Mr. Isaac Donne, reminded us of the plan of tale-relating, proposed by Mr. M'Farland; and observed that as myself and he were Americans, we must, being in our own country, give up our claims to an immediate hearing; and leave Mynheer and St. Foix, to settle precedence between them.

Upon this hint, the two gentlemen were on their feet in an instant, each begging the other to commence in so vehement a manner, that a greater confusion ensued than Mr. D. had expected, or any of us desired. Monsieur stuck to it (to adopt the expressive phrase of an old school-master of mine,) that the record of his sufferings which he had prepared, could by no means equal any thing that his very good friend Mister Hiram Heltzenspacker could relate; and Mynheer to be equal in politeness to his antagonist uttered so many modest protestations and complimentary phrases, that if sufficient encouragement is offered by a tasteful public, they shall appear shortly in a small pocket volume, which may be bound to match Chesterfield, to whose letters it will make an excellent appendix. At length, however, after a profusion of bows on the part of St. Foix, at every one of which his queue smote his head and back, as he rose and sunk, it was resolved that Mr. Hiram was the fittest person to succeed Mr. M⚫Farland.

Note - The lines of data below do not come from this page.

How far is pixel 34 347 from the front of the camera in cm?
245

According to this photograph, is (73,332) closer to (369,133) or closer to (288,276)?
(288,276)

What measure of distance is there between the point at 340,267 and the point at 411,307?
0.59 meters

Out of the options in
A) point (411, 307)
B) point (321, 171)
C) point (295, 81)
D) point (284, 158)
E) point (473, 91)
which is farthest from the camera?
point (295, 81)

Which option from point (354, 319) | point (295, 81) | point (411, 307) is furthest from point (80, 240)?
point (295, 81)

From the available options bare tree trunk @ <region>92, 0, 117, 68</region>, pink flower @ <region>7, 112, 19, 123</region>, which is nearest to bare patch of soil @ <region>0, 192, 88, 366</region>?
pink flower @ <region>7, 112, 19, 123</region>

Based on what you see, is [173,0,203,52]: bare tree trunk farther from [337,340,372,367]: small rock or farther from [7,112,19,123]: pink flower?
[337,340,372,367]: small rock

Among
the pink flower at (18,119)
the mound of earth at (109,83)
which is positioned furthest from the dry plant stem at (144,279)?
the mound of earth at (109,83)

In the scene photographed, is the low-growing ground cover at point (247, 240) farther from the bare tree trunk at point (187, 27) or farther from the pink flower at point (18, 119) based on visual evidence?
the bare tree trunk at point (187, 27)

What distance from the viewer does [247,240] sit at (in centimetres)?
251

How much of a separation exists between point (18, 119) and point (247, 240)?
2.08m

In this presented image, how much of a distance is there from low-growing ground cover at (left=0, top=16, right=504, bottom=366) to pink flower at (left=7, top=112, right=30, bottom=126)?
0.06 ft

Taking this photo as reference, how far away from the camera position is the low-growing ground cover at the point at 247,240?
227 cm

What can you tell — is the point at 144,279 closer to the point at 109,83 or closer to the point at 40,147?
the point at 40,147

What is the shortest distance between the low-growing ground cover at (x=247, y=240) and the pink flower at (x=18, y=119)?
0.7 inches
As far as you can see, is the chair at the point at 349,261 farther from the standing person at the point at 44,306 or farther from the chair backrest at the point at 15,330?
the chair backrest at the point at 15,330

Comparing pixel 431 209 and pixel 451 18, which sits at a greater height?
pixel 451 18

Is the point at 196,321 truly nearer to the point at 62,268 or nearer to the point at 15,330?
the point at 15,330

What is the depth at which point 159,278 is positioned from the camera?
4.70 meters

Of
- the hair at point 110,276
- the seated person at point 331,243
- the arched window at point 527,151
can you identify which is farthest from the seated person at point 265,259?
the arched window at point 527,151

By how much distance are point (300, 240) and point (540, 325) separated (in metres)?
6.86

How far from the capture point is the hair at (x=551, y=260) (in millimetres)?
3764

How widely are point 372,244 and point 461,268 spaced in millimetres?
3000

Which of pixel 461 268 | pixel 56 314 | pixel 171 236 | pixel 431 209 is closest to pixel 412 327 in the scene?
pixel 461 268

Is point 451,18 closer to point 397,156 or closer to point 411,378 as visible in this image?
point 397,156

"I have, my very good friends (said he) some singular papers written seven years ago, by a fellow student of mine, who left them to me when dying, from the presence of a brace of bullets in his stomach honorably residing there. I will by your leave read you one of these, which, though in an imperfect state at present, though by the bye, I imagine I have the remainder somewhere in my port-folio-yet it is the only one I have yet found time to read, and it is probably a good specimen of the remains of one who bade fair to follow the footsteps up the hill of Parnassus, of those great authors both dramatic and metaphysical, who have rendered Germany the greatest nation in the world, as regards literature.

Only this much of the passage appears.